Are biofuels sustainable? If biofuels are sustainable in theory, can they be used in fulfilling the renewables element of an average UK housing project in place of roof mounted renewables?
The prospect it holds out is to enable the use of a multi-fuelled CHP system capable of running a mixture of fuels, i.e. a biodiesel mix of 20% renewable fuel and 80% diesel. This in theory would satisfy the routine requirement for a 20% zero carbon contribution to the buildings emission reductions to fulfill the ‘Merton Rule’ renewables requirements.
The likelihood is that if such a system were sustainable, then it would offer a very cost-effective solution to local authorities renewable energy requirements and meet BREEAM and CfSH credit requirements.
The question is whether biofuels are sustainable enough to be offered as a realistic solution.
– biofuels are similar to biomass but have a generally higher calorific value so less fuel volume is needed to be stored on site
– burning liquid fuels means that a ‘normal’ CHP engine can be used instead of the exotic technologies required to burn biomass. A gas-fired engine modified to run on biofuels is a much less scary technology than a hot air turbine for a biomass CHP.
– liquid fuels do not suffer from the fuel quality problems associated with biomass, they can be delivered to guaranteed quality standards that will not cause maintenance problems.
Biofuels have had very bad press caused by the indiscriminate use of agricultural land to produce transport fuels, thus increasing emissions overall rather than decreasing them.
The use of primarily food crops to produce biofuels is diverting edible produce to fuels and endangering the ability of agricultural nations to produce sufficient food for export.
Where will biofuels go from here? Are there circumstances where biofuels will make sense?
The House of Commons Environmental Audit Committee suggested in 2008 that a moratorium be placed on the Renewable Transport Fuel Obligation until a way of assessing the sustainability of biofuels has been defined.
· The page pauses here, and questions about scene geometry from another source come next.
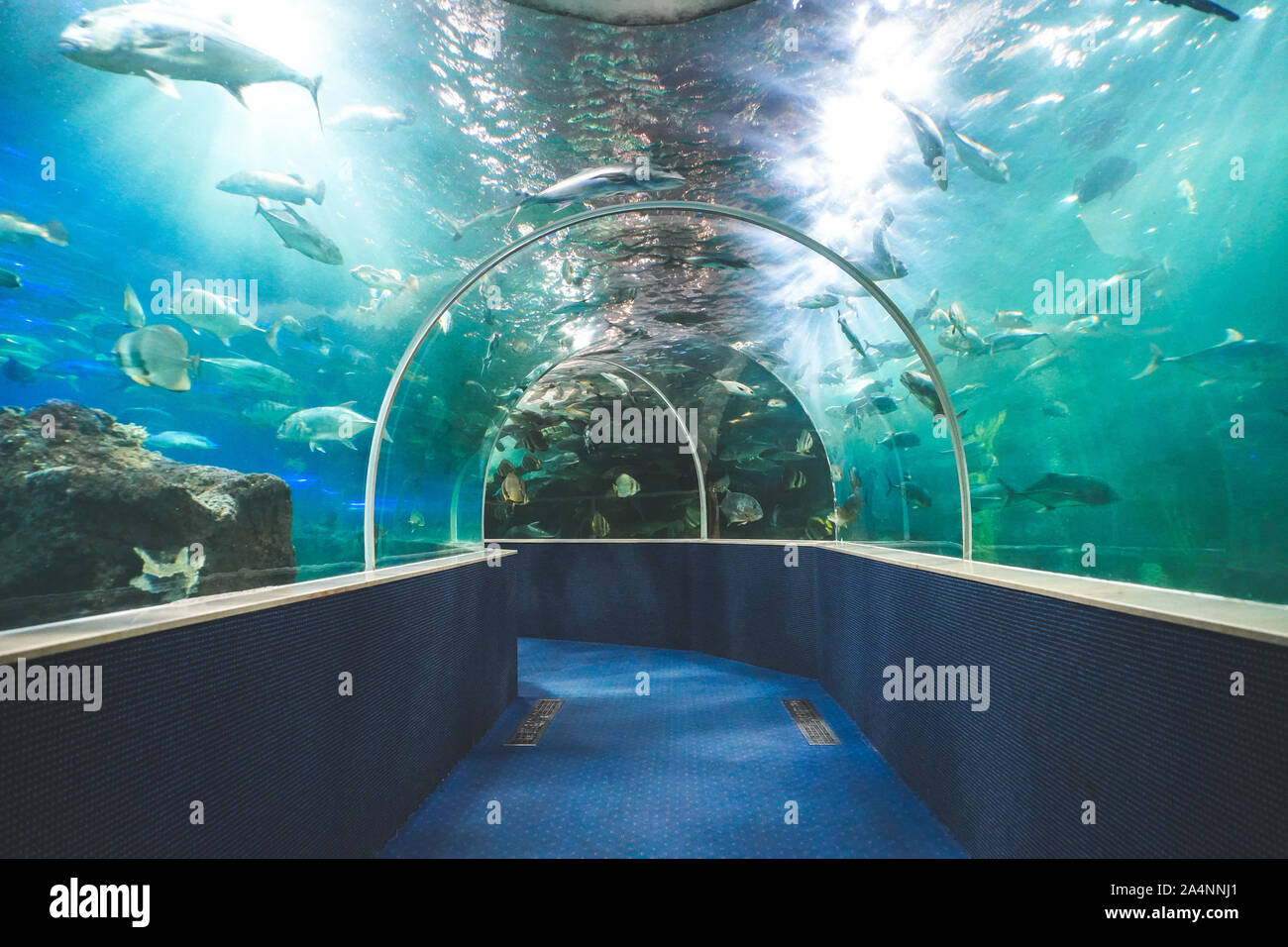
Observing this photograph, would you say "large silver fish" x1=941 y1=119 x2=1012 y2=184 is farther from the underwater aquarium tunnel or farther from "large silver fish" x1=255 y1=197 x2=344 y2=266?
"large silver fish" x1=255 y1=197 x2=344 y2=266

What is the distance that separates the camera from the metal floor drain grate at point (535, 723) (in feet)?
17.6

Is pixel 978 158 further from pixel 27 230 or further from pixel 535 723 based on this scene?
pixel 535 723

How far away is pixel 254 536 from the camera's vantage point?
3.89 m

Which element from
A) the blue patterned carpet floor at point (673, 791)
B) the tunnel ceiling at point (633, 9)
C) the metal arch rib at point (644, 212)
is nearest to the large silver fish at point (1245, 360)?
the metal arch rib at point (644, 212)

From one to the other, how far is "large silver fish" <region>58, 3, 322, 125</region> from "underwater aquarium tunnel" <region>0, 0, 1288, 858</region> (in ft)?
0.07

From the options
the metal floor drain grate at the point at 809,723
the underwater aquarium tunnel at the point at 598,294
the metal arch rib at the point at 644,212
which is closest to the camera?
the underwater aquarium tunnel at the point at 598,294

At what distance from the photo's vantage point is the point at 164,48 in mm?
2762

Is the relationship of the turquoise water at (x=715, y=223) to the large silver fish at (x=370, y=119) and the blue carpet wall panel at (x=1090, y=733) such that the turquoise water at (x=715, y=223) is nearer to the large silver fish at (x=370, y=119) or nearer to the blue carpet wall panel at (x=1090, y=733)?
the large silver fish at (x=370, y=119)

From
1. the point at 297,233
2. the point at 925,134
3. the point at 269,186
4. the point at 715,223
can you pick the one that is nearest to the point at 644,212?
the point at 715,223

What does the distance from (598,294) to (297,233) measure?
405cm

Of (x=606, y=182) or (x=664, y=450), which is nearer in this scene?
(x=606, y=182)

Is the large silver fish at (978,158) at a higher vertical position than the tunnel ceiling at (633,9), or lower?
lower

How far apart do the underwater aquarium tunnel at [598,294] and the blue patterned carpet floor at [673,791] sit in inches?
1.5
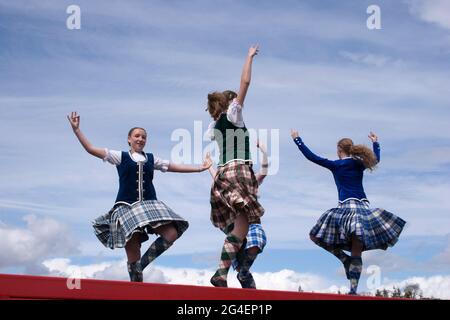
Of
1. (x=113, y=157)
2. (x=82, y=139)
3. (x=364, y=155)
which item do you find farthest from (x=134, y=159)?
(x=364, y=155)

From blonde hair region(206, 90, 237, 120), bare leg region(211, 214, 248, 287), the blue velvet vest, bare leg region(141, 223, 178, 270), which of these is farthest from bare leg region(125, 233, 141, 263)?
blonde hair region(206, 90, 237, 120)

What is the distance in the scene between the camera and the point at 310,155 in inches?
332

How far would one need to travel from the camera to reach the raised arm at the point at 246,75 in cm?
648

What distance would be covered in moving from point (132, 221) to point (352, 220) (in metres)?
2.59

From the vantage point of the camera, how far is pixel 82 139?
755 centimetres

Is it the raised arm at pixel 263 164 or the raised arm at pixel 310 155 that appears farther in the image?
the raised arm at pixel 310 155

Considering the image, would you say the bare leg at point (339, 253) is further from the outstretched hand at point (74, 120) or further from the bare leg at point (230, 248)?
the outstretched hand at point (74, 120)

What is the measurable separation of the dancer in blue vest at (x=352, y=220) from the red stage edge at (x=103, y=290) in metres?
3.33

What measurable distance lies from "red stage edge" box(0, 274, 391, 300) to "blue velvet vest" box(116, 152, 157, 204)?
262cm

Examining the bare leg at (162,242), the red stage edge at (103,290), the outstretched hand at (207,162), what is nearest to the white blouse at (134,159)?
the outstretched hand at (207,162)

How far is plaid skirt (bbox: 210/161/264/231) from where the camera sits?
652 centimetres
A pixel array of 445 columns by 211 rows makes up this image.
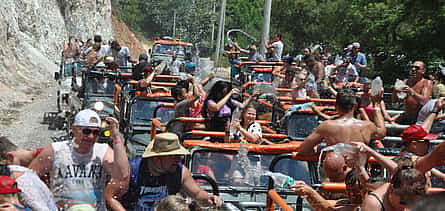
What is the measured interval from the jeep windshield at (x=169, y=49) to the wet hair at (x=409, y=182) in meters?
22.5

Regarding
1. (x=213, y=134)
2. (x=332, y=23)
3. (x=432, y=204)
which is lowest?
(x=213, y=134)

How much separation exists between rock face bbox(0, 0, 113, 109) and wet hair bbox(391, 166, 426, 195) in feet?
60.7

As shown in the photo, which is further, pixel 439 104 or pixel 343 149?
pixel 439 104

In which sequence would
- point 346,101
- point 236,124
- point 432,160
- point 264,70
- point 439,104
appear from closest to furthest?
1. point 432,160
2. point 346,101
3. point 236,124
4. point 439,104
5. point 264,70

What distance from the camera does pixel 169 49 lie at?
1070 inches

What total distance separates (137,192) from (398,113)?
6.14 meters

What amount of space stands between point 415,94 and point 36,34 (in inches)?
1227

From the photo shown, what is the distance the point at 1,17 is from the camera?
2822 cm

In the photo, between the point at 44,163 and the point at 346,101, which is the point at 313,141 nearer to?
the point at 346,101

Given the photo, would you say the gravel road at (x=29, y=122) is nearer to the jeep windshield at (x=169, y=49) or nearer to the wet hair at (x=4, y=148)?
the jeep windshield at (x=169, y=49)

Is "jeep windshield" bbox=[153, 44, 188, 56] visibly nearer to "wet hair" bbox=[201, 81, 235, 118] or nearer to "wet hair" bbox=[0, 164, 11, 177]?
"wet hair" bbox=[201, 81, 235, 118]

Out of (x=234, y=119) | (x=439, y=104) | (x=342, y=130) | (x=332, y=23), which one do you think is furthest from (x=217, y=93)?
(x=332, y=23)

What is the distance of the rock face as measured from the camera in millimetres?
26531

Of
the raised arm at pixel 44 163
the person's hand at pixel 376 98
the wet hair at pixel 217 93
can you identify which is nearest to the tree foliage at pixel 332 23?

Switzerland was held up as a model in this regard. The then Government refused. It will be interesting to see how ‘the greenest government yet’ will deal with this thorny subject.
The Zero Carbon Britain 2030 report suggests that second generation biofuels which produce fuel from wood or grasses and which do not supplant food production from agricultural land have a role to play in a zero carbon britain. They suggest that if agricultural and is used to produce biofuel then if the land was previously used to rear livestock, then the carbon balance would still be positive in favour of biofuels. They only see the fuel being used in agricultural machinery, aviation and shipping.
Given that we have to meet an 80% reduction in our CO2 emissions by 2050 it is likely that biofuels will play a role, how great a role remains to be seen, but we shouldn’t dismiss them out of hand provided that their sustainability in the widest sense can be demonstrated.